When you’re storing text of significant size in the table it often makes sense to keep it compressed. Unfortunately MySQL does not provide compressed BLOB/TEXT columns (I would really love to have COMPRESSED attribute for the BLOB/TEXT columns which would make them transparently compressed) but you well can do it yourself by using COMPRESS/UNCOMPRESS functions or compressing/decompressing things on the client.
This choice of server side vs client size compression depends on the queries you have.
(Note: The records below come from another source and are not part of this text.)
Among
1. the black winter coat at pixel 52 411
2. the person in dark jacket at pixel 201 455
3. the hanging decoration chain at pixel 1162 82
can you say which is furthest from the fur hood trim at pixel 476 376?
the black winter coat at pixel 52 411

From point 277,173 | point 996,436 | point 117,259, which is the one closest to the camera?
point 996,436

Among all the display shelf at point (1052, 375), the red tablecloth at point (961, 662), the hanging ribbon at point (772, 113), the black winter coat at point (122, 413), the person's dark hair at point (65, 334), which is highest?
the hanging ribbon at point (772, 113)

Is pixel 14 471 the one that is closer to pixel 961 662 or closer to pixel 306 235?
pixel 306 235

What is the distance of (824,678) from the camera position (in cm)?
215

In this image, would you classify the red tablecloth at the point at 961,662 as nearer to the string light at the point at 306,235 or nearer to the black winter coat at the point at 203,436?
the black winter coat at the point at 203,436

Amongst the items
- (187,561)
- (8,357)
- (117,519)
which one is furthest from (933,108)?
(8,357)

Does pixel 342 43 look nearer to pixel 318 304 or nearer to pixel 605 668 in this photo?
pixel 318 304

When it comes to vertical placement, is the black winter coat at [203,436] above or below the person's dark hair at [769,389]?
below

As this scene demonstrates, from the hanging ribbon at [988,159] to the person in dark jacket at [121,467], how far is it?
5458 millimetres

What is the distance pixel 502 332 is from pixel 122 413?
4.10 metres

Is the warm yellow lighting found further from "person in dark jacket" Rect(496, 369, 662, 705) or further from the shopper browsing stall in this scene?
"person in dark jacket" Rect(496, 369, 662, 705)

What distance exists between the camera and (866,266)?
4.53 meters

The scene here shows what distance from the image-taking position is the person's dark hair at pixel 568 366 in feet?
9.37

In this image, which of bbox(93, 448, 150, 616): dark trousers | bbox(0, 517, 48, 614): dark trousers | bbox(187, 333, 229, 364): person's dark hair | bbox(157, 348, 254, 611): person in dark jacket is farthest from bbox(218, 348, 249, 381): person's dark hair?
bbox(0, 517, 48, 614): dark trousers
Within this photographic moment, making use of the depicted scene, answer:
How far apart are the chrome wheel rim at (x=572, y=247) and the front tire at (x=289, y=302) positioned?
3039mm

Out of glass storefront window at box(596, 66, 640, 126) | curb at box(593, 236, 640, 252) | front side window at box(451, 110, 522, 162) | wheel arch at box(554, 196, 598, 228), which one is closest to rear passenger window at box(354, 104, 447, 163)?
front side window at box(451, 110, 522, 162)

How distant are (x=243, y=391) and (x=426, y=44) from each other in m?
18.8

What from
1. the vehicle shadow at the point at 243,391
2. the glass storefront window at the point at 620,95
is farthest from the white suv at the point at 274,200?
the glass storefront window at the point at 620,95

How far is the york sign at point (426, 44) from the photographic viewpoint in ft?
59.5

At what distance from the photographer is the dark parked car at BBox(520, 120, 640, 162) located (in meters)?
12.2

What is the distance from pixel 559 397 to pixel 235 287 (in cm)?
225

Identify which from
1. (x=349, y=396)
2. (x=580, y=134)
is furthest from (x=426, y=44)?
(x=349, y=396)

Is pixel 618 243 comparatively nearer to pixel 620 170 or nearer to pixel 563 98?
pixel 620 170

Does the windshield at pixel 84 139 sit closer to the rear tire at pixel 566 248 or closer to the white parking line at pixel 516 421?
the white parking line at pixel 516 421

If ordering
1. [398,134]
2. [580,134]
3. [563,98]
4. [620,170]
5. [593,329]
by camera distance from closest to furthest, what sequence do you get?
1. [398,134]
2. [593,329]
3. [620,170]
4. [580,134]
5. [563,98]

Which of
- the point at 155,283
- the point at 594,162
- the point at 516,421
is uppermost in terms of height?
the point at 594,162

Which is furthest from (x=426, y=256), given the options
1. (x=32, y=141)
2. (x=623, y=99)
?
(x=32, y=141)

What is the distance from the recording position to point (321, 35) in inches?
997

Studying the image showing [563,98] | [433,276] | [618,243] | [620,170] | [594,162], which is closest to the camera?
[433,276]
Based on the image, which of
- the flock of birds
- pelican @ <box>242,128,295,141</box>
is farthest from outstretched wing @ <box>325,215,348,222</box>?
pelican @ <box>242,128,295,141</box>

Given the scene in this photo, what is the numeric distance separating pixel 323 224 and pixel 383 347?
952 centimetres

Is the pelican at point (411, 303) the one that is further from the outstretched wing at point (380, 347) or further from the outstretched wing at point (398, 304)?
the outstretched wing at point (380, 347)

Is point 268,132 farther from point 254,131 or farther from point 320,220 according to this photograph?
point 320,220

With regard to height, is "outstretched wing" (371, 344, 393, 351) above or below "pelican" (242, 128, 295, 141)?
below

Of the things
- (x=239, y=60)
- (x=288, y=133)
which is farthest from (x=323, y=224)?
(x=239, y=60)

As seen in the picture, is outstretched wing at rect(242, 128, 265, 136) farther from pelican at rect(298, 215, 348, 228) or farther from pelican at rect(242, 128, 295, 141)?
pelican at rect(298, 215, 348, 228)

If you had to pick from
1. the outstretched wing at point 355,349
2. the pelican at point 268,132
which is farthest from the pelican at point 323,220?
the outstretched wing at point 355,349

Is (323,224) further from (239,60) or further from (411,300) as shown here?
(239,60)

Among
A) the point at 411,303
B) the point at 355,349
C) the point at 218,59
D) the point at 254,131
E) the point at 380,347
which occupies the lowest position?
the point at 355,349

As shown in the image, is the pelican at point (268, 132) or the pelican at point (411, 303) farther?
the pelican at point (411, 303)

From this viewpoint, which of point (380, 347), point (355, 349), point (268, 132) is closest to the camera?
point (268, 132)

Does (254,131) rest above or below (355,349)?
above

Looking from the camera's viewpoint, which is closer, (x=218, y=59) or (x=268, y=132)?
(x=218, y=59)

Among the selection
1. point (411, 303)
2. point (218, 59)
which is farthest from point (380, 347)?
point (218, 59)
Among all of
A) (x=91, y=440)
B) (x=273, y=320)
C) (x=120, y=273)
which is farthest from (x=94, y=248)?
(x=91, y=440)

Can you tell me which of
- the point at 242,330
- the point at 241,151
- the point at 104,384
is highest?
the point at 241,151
If you just retrieve these BLOB/TEXT columns for say displaying it in application compressing on application is typically better idea because you will save CPU on database box and move it to the Web box which is typically easier to scale, plus you save on network traffic a bit, though this is not generally the problem.
Compression on the server gives you ability to do some server side filtering (which however would not be overly fast as each row will need to be decompressed) it also makes data easier to work with with console MySQL tools.
Some people get best of both worlds by taking COMPRESS/UNCOMPRESS functions from the MySQL code and having them work on the application side as well which gives you best of both approaches.
One thing you should aware with compression - result of COMPRESS function is always binary, which means even if you’re compressing data from TEXT column you should pick BLOB type for compressed data storage.
Before going ahead with compression I usually run some checks to see how much compression will benefit you.
SELECT AVG(LENGTH(body)) FROM data vs SELECT AVG(LENGTH(COMPRESS(body))) FROM data gives good data point. However it may not present you with true data size and performance gains, especially for Innodb tables.
With Innodb tables BLOB gets its own page (allocated outside of clustered index) if the whole row does not fit in the page (longer than about 8000 bytes in size). The whole page is allocated even if you’re just a bit short plus BLOB retrieval unless it is in cache will require an extra disk seek. Also remember each BLOB which does not fit in the main row page is given its own page or set of pages potentially requiring a lot of disk seeks for row retrieval and a lot of space wasted.
So compressing BLOB/TEXT you should also think about how many rows you will be able to shrink down so they fit back to the page or at least reduce number of BLOBs on the row which need to be stored externally.
As an example in one case I’ve seen the compression showing row sizes will reduce about 3 times after compression (some XML data) while in practice table size reduced over 5 times and performance gains were even better because much fewer rows required external storage now.
The BLOB/TEXT column compression is not for all workloads. When your database is small enough to mostly fit in the cache it can cause CPU waste if compressing on database size with almost no gains. Small BLOBs is another case when compression may not give any gains and sometimes even increase the data size rather than reducing it. However it works great for many standard Web application needs - storing blog posts, product descriptions, forum posts (if they are generally long enough) and other data sets.